EXERCISE
Repeat the listing below in full and exactly, but without its pictures.

DATASET EXTRACT
......
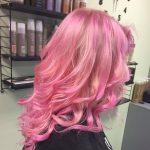 Värvitud juuksed paistavad hästi silma, eriti kui need on mõne erksa värviga tehtud.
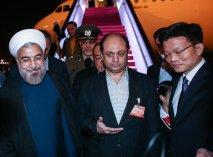 چرا کسی جز معاون شهردار به استقبال روحانی نیامد؟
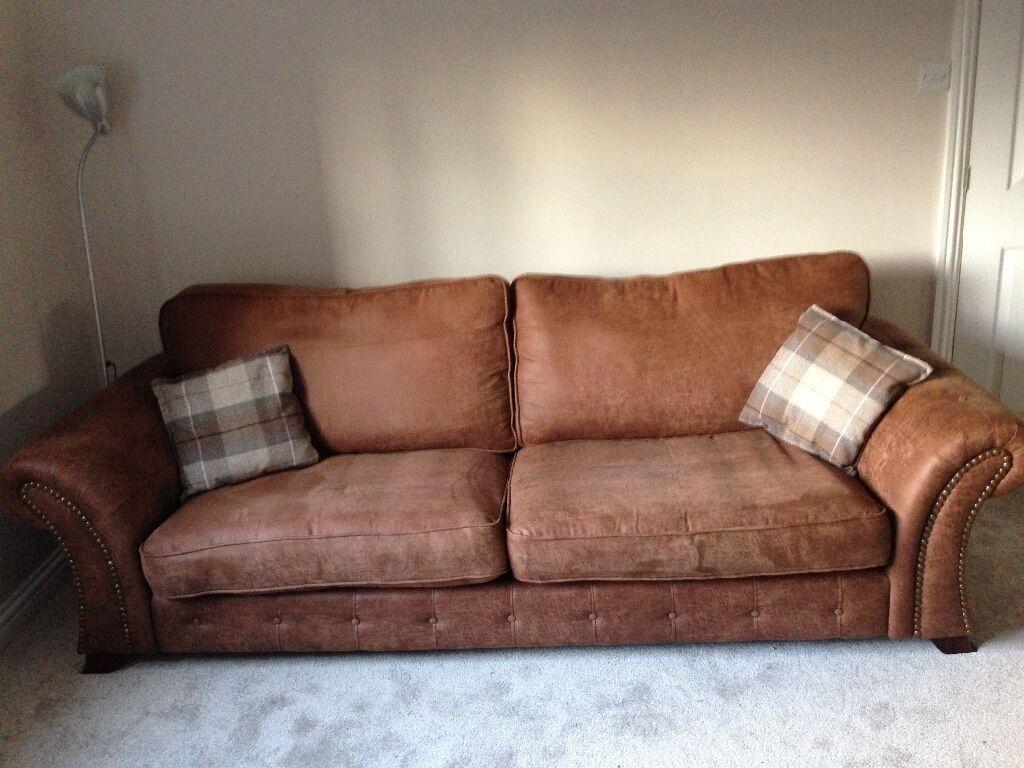 4 Seater DFS U0027Woodlandu0027 Sofa With Matching Storage Footstool (current Range)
......
YOUR RESPONSE
 Värvitud juuksed paistavad hästi silma, eriti kui need on mõne erksa värviga tehtud.
 چرا کسی جز معاون شهردار به استقبال روحانی نیامد؟
 4 Seater DFS U0027Woodlandu0027 Sofa With Matching Storage Footstool (current Range)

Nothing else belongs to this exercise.